Os princípios do Libertarianismo/Anarcocapitalismo no Espiritismo

Rafael Q. Moreira
libertarianismo-e-espiritismo
7 min readAug 25, 2020
Mises, Kardec e Rothbard

Vemos que as idéias e os conceitos do libertarianismo tem raízes desde o século XVI, onde iniciam-se com John Locke(1689), Frédéric Bastiat(1850), Lysander Spooner (1850), porém quem codificou estas linhas de pensamento junto com a escola austríaca de economia foi Murray N. Rothbard na década de 1950 e 1960, principalmente com os livros Man, Economy and State (Homem, Economia e Estado) e A ética da Liberdade. Sendo discípulo de Ludwig Von Mises, economista membro da escola austríaca de pensamento econômico, conhecido por vários livros como Ação Humana, As Seis Lições, O Cálculo Econômico sob o Socialismo, e muitos outros, Rothbard compilou em seu livro as bases para a ética do Libertarianismo, sendo elas a Liberdade, Propriedade Privada e o PNA(Princípio da Não Agressão) o qual descreve que ninguém pode ter sua propriedade violada se a mesma pessoa não violou a propriedade do próximo. Entretanto, estes princípios éticos já foram em uma única obra, desde 1857, quando foi publicado O Livro dos Espíritos, por Hippolyte Léon Denizard Rivail sob o pseudônimo de Allan Kardec, abordaremos aqui onde estão estes conceitos na obra, que é uma das que formam os pilares da doutrina espírita.

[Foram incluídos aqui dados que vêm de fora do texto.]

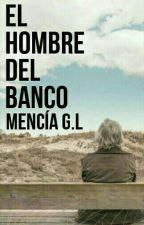 El Hombre Del Banco by MenciaConTilde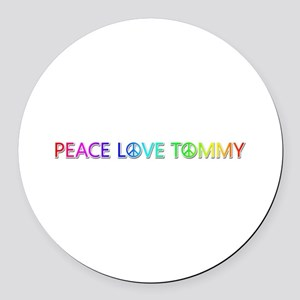 Peace Love Tommy Round Car Magnet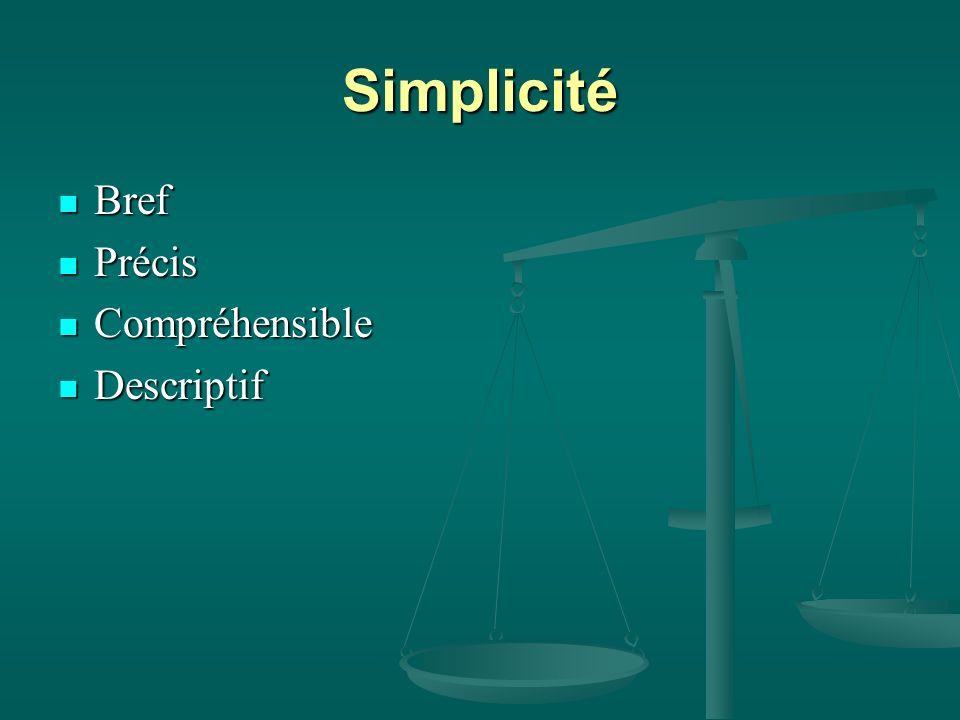 Simplicité Bref Bref Précis Précis Compréhensible Compréhensible Descriptif Descriptif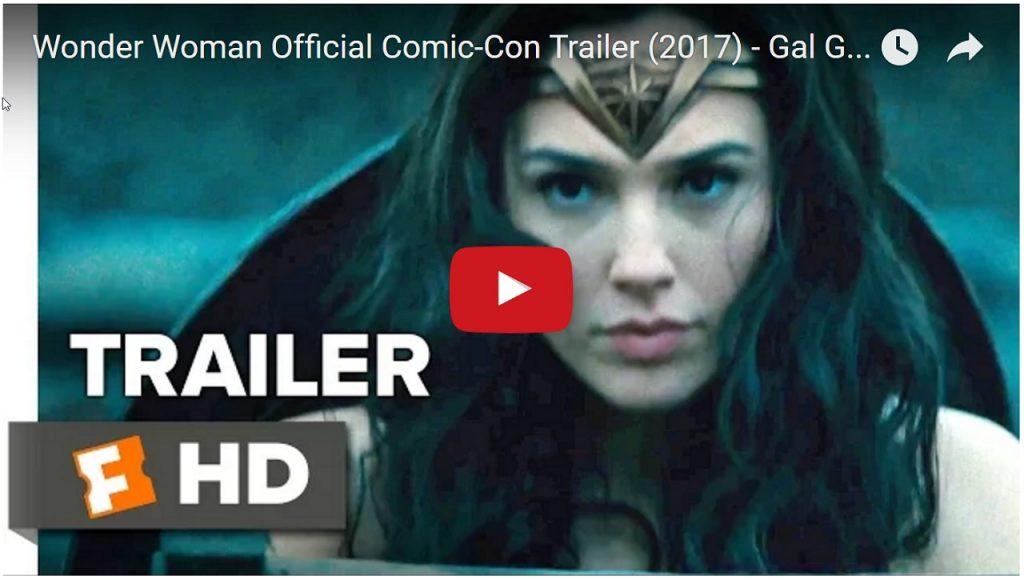 Wonder Woman Official Comic-Con Trailer (2017) – Gal Gadot Movie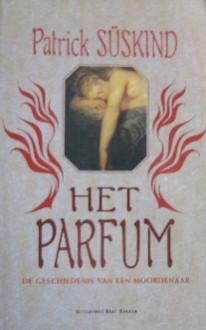 Het parfum: de geschiedenis van een moordenaar - Patrick Süskind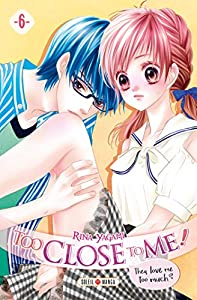 Too Close to Me ! Edition simple Tome 6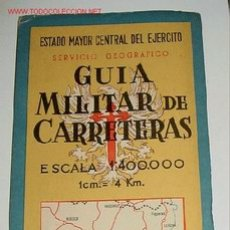 Mapas contemporáneos: GUÍA MILITAR DE CARRETERAS. HOJA Nº 6 - ESCALA 1:400.000 (1CM.= 4 KM.). PLANO PLEGADO. EXTENDIDO 98. Lote 2095943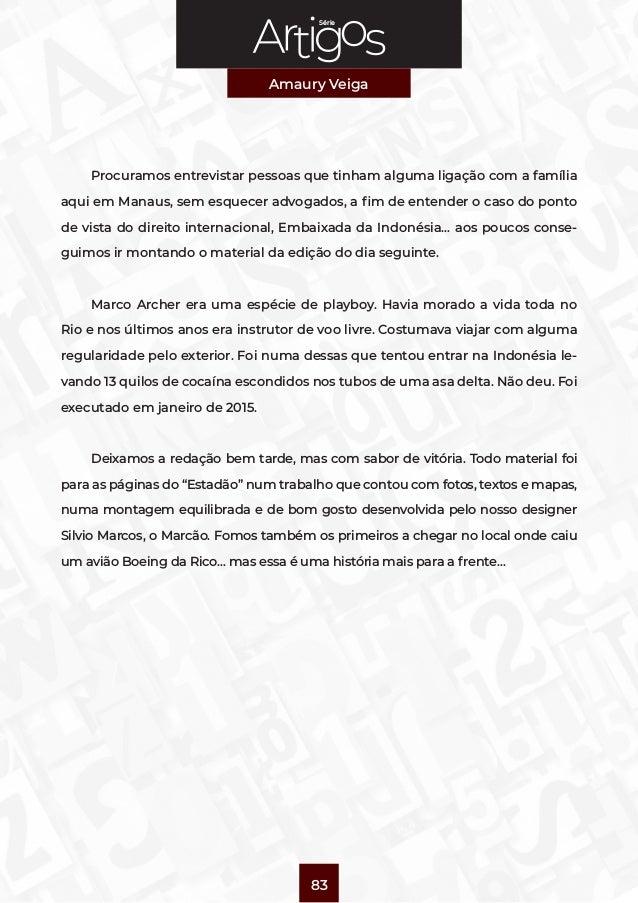 Série Amaury Veiga 83 Procuramos entrevistar pessoas que tinham alguma ligação com a família aqui em Manaus, sem esquecer ...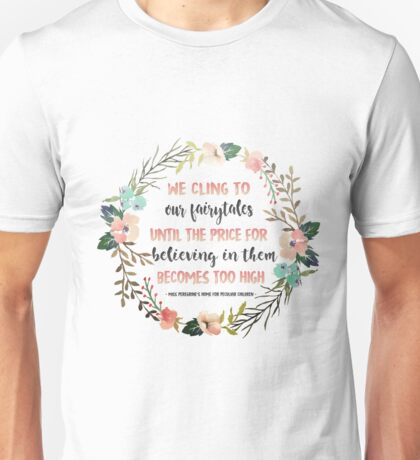 Miss Peregrine's Quote Unisex T-Shirt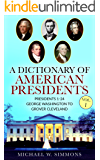 A Dictionary Of American Presidents Vol. 1: Presidents 1-24 George Washington To Grover Cleveland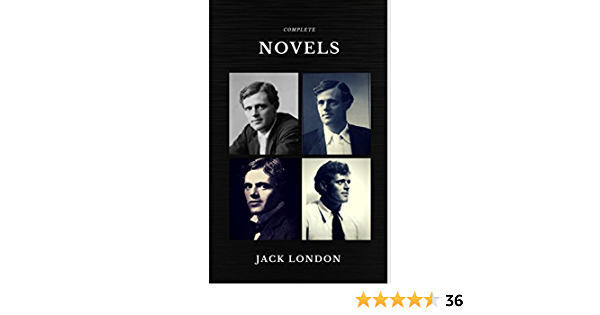 Jack London: The Complete Novels (Quattro Classics) (The Greatest Writers of All Time)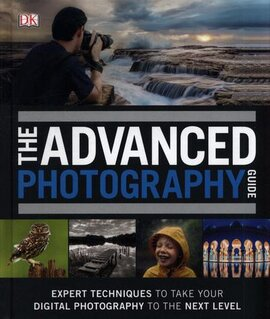 The Advanced Photography Guide : The Ultimate Step-by-Step Manual for Getting the Most from Your Digital Camera - фото книги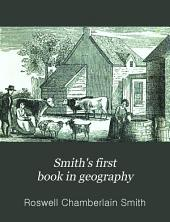Smith's First Book in Geography: An Introductory Geography, Designed for Children ...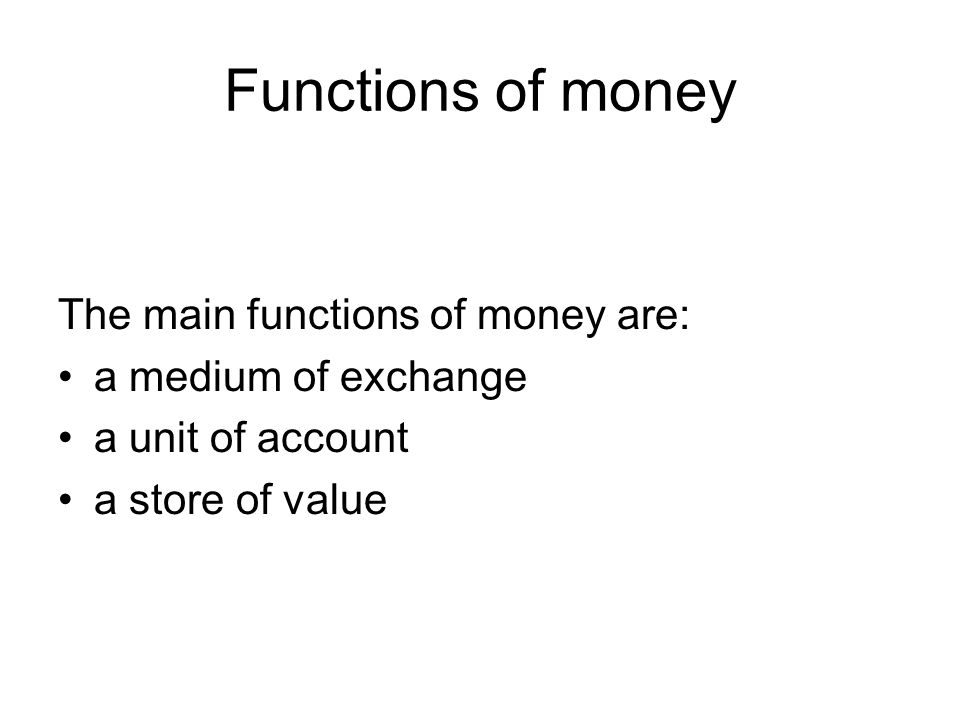 Functions of money The main functions of money are: a medium of exchange a unit of account a store of value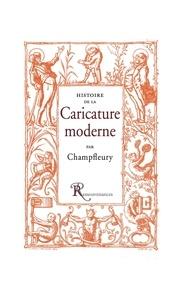 Champfleury - Histoire de la caricature moderne.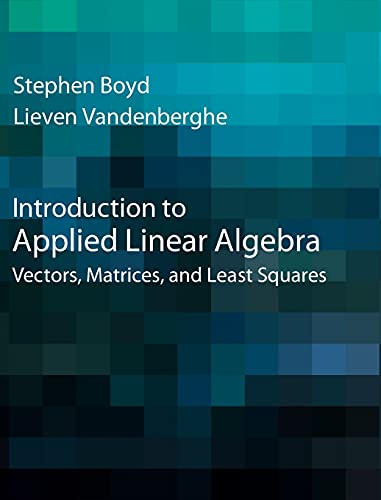 Introduction to Applied Linear Algebra: Vectors, Matrices, and Least Squares 1st Edition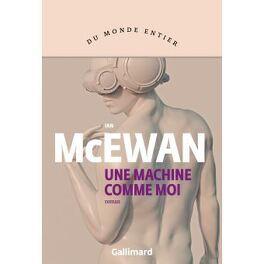 Couverture du livre : Une machine comme moi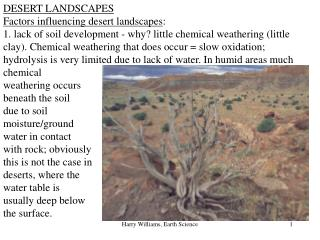 DESERT LANDSCAPES Factors influencing desert landscapes :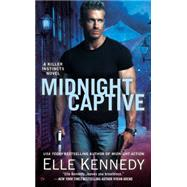 Midnight Captive: A Killer Instincts Novel by Kennedy, Elle, 9780451474421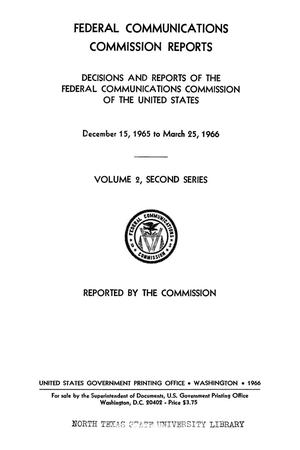 Primary view of object titled 'FCC Reports, Second Series, Volume 2, December 15, 1965 to March 25, 1966'.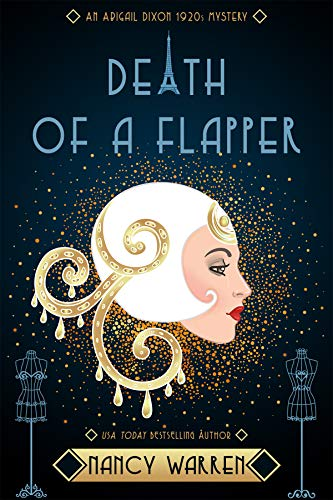 Death of a Flapper: A 1920s Cozy Historical Mystery (Abigail Dixon Mysteries Book 1) by [Nancy Warren]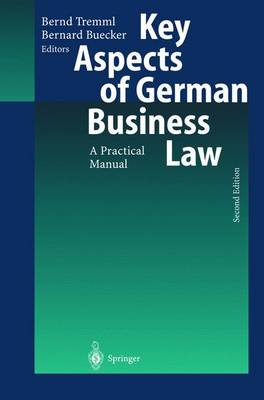 Key Aspects of German Business Law: A Practical Manual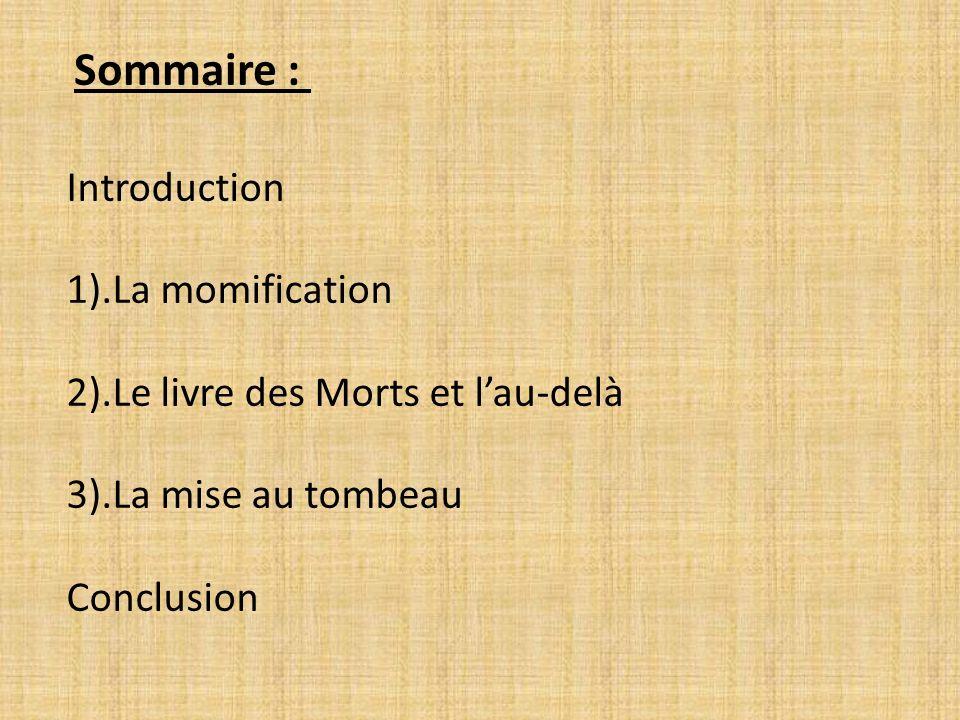 Introduction 1).La momification 2).Le livre des Morts et lau-delà 3).La mise au tombeau Conclusion Sommaire :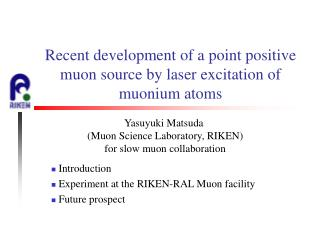 Recent development of a point positive muon source by laser excitation of muonium atoms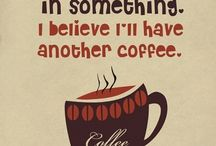 Coffee? I L♥VE Coffee !! / A board full of coffee photo's, coffee quotes, coffee recipes, and anything else to do with COFFEE! / by Bonnie Nethercott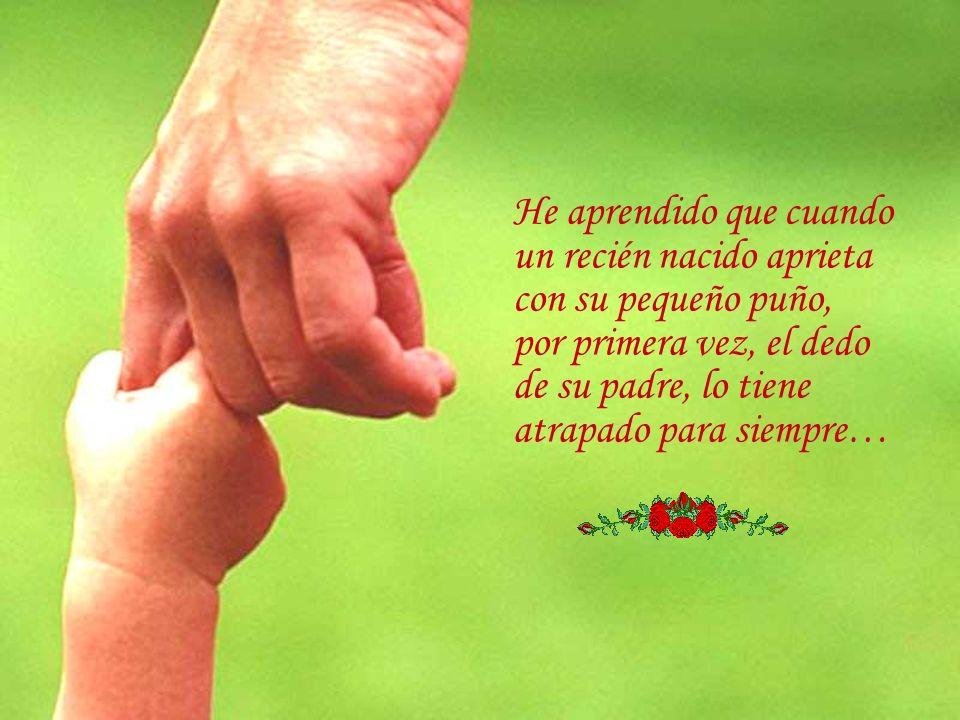 He aprendido que cuando un recién nacido aprieta con su pequeño puño, por primera vez, el dedo de su padre, lo tiene atrapado para siempre…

Separado em vários capítulos, o livro organiza bem as informações, abrangendo diversos assuntos, para o tema proposto iniciaremos pelo capítulo X, DA LEI DE LIBERDADE. Da pergunta de número 825 até a 872 é abordado a liberdade e as consequências dela, informando que a liberdade absoluta não existe, desde que exista outra pessoa a se relacionar, findando nos direitos do próximo, para dar um pequeno exemplo, se você desejar usar da sua liberdade, e atear fogo para uma limpeza pré-plantio, e existindo outro ser humano no mesmo local, o mesmo poderá ser afetado, logo você não é totalmente livre para fazer isto, visto que irá violar a o direito do seu próximo, falaremos deste ponto comentando a lei de justiça. Neste mesmo capítulo é abordado a escravidão, apontando como uma aberração à lei natural (Lei Divina), e que irá desaparecer gradualmente, conforme o progresso da sociedade se efetua. Também é discutido sobre a liberdade de consciência e de credo, deixando também bem claro a liberdade de todos para com elas.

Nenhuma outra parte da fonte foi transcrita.